**GIVEN TASK**
Below are entries to be transcribed exactly; exclude the pictures from the copy.

**THE DATA**
═══
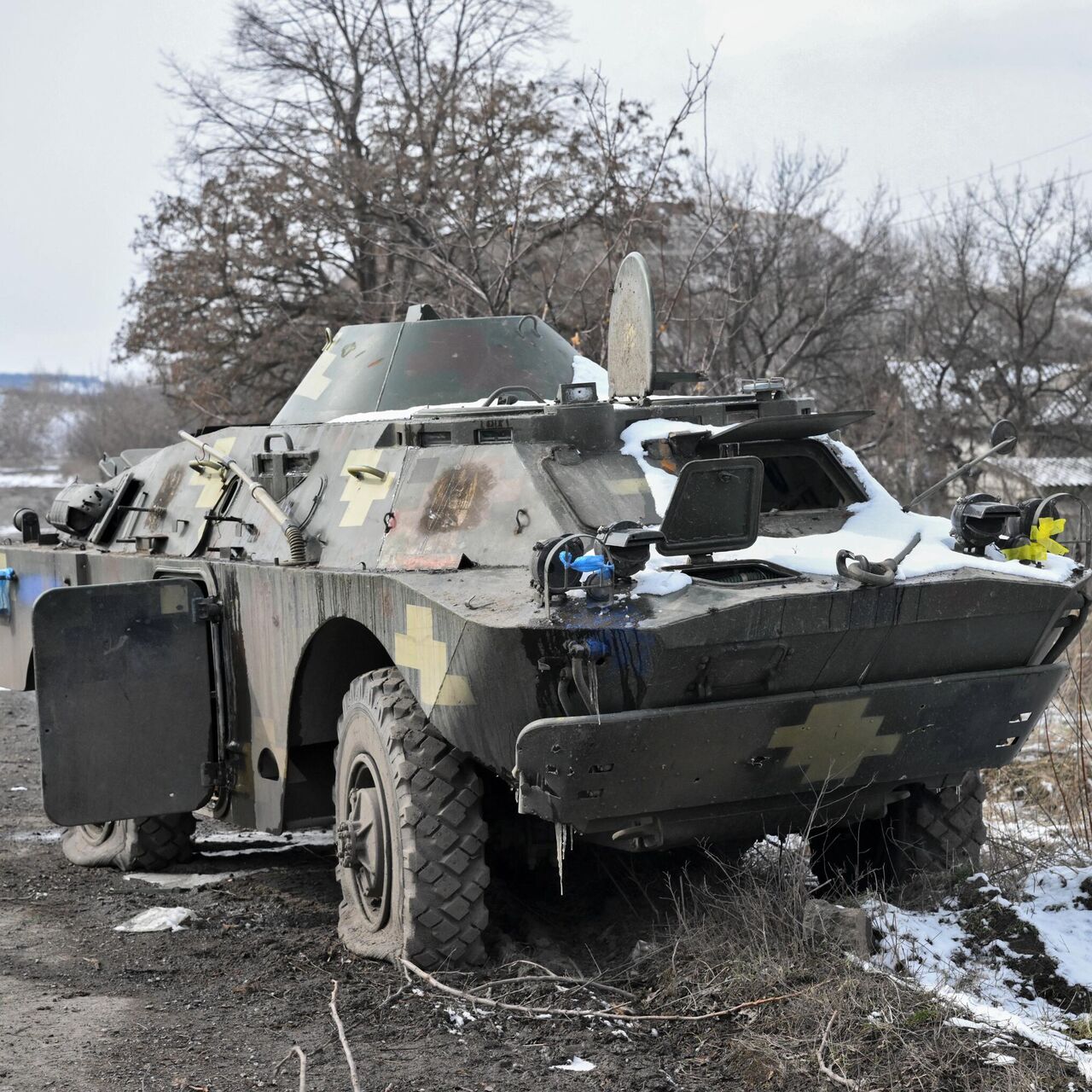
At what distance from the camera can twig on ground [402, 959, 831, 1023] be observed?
446cm

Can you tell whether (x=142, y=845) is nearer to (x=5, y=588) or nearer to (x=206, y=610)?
(x=206, y=610)

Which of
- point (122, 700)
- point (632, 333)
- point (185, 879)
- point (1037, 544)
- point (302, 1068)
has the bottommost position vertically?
point (185, 879)

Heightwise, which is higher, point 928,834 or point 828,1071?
point 928,834

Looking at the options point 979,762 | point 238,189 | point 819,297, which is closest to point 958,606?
point 979,762

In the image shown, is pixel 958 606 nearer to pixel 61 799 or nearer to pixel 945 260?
pixel 61 799

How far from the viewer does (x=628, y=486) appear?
5.42m

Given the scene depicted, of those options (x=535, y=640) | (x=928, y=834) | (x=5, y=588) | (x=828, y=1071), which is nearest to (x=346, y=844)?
(x=535, y=640)

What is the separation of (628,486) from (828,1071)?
7.13 feet

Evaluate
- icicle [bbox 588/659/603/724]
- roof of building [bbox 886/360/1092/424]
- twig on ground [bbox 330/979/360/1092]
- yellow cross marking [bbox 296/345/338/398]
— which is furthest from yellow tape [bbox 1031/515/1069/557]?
roof of building [bbox 886/360/1092/424]

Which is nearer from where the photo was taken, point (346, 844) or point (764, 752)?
point (764, 752)

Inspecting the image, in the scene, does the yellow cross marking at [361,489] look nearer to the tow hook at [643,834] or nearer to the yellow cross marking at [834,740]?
the tow hook at [643,834]

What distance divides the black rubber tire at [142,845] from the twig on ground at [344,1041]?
2.11m

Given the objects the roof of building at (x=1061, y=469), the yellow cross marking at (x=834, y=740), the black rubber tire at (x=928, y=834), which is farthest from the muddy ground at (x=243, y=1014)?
the roof of building at (x=1061, y=469)

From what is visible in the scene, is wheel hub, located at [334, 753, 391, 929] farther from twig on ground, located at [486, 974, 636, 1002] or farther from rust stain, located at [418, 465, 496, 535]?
rust stain, located at [418, 465, 496, 535]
═══
**ANSWER FOR THE TASK**
At what distance from the camera can twig on ground [402, 959, 831, 1023] be observed?
446cm

Can you tell whether (x=142, y=845) is nearer to (x=5, y=588) or nearer to (x=206, y=610)?
(x=206, y=610)

Which of
- point (122, 700)
- point (632, 333)
- point (185, 879)
- point (1037, 544)
- point (302, 1068)
has the bottommost position vertically?
point (185, 879)

Heightwise, which is higher, point 928,834 or point 828,1071?
point 928,834

Looking at the options point 979,762 | point 238,189 | point 819,297, which is closest to point 958,606?
point 979,762

In the image shown, is pixel 958 606 nearer to pixel 61 799 or nearer to pixel 945 260?
pixel 61 799

How far from the viewer does (x=628, y=486) appear?
5.42m

Given the scene depicted, of those options (x=535, y=640) | (x=928, y=834) | (x=5, y=588) | (x=828, y=1071), which is nearest to (x=346, y=844)?
(x=535, y=640)

What is the separation of (628,486) from (828,1071)?
7.13 feet

Evaluate
- icicle [bbox 588/659/603/724]
- roof of building [bbox 886/360/1092/424]
- twig on ground [bbox 330/979/360/1092]
- yellow cross marking [bbox 296/345/338/398]
— which is furthest from yellow tape [bbox 1031/515/1069/557]?
roof of building [bbox 886/360/1092/424]

Which is nearer from where the photo was taken, point (346, 844) or point (764, 752)?
point (764, 752)

Inspecting the image, in the scene, does the yellow cross marking at [361,489] look nearer to the tow hook at [643,834] or nearer to the yellow cross marking at [834,740]?
the tow hook at [643,834]

What distance divides the black rubber tire at [142,845] from the twig on ground at [344,1041]?
2.11m

Given the objects the roof of building at (x=1061, y=469), the yellow cross marking at (x=834, y=740), the black rubber tire at (x=928, y=834), which is farthest from the muddy ground at (x=243, y=1014)?
the roof of building at (x=1061, y=469)

From what is visible in the scene, is wheel hub, located at [334, 753, 391, 929] farther from twig on ground, located at [486, 974, 636, 1002] or farther from rust stain, located at [418, 465, 496, 535]?
rust stain, located at [418, 465, 496, 535]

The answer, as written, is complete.